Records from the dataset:
====

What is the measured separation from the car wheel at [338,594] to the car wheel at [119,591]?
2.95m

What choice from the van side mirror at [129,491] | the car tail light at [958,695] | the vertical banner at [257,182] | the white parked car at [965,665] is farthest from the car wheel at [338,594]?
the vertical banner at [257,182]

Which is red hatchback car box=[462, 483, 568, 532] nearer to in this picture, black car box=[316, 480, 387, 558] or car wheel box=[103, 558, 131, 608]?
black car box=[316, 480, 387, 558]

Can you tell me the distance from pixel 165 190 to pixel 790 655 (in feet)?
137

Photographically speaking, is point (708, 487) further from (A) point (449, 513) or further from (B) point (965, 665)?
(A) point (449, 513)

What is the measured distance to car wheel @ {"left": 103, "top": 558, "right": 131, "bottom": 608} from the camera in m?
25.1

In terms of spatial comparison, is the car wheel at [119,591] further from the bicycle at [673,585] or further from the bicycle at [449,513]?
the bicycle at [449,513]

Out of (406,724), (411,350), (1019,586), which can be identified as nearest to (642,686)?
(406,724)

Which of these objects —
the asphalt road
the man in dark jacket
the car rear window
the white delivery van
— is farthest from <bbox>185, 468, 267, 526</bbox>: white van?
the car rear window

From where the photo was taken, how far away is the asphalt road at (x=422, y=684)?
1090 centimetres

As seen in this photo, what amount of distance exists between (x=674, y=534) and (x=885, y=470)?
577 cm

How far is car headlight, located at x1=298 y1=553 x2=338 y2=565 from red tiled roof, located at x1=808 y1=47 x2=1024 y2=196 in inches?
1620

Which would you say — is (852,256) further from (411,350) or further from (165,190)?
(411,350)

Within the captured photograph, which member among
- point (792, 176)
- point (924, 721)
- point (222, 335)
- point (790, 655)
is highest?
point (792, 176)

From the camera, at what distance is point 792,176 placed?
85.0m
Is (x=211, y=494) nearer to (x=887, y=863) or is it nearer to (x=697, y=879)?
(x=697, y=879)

====

Given request: Lay out every one of the lines above as a numbered list, omitting the blank lines.

Exercise response:
1. What is the measured separation from the car wheel at [338,594] to the car wheel at [119,591]?
2. 2.95m
3. What choice from the van side mirror at [129,491] | the car tail light at [958,695] | the vertical banner at [257,182] | the white parked car at [965,665] is farthest from the car wheel at [338,594]?
4. the vertical banner at [257,182]
5. Which is red hatchback car box=[462, 483, 568, 532] nearer to in this picture, black car box=[316, 480, 387, 558] or car wheel box=[103, 558, 131, 608]?
6. black car box=[316, 480, 387, 558]
7. Can you tell me the distance from pixel 165 190 to pixel 790 655 (in feet)?
8. 137
9. Photographically speaking, is point (708, 487) further from (A) point (449, 513) or further from (B) point (965, 665)?
10. (A) point (449, 513)
11. What is the measured distance to car wheel @ {"left": 103, "top": 558, "right": 131, "bottom": 608} from the camera in m?
12. 25.1
13. In terms of spatial comparison, is the car wheel at [119,591] further from the bicycle at [673,585] or further from the bicycle at [449,513]?
14. the bicycle at [449,513]
15. Out of (406,724), (411,350), (1019,586), which can be identified as nearest to (642,686)?
16. (406,724)
17. Which of these objects —
18. the asphalt road
19. the man in dark jacket
20. the car rear window
21. the white delivery van
22. — is farthest from <bbox>185, 468, 267, 526</bbox>: white van?
23. the car rear window
24. From where the photo was taken, how far away is the asphalt road at (x=422, y=684)?
25. 1090 centimetres
26. As seen in this photo, what amount of distance exists between (x=674, y=534) and (x=885, y=470)?
27. 577 cm
28. How far is car headlight, located at x1=298 y1=553 x2=338 y2=565 from red tiled roof, located at x1=808 y1=47 x2=1024 y2=196 in inches?
29. 1620
30. Which would you say — is (852,256) further from (411,350) or further from (165,190)?
31. (411,350)
32. Within the captured photograph, which member among
33. - point (792, 176)
34. - point (924, 721)
35. - point (222, 335)
36. - point (790, 655)
37. is highest?
38. point (792, 176)
39. From the camera, at what distance is point 792,176 placed?
40. 85.0m
41. Is (x=211, y=494) nearer to (x=887, y=863) or is it nearer to (x=697, y=879)?
42. (x=697, y=879)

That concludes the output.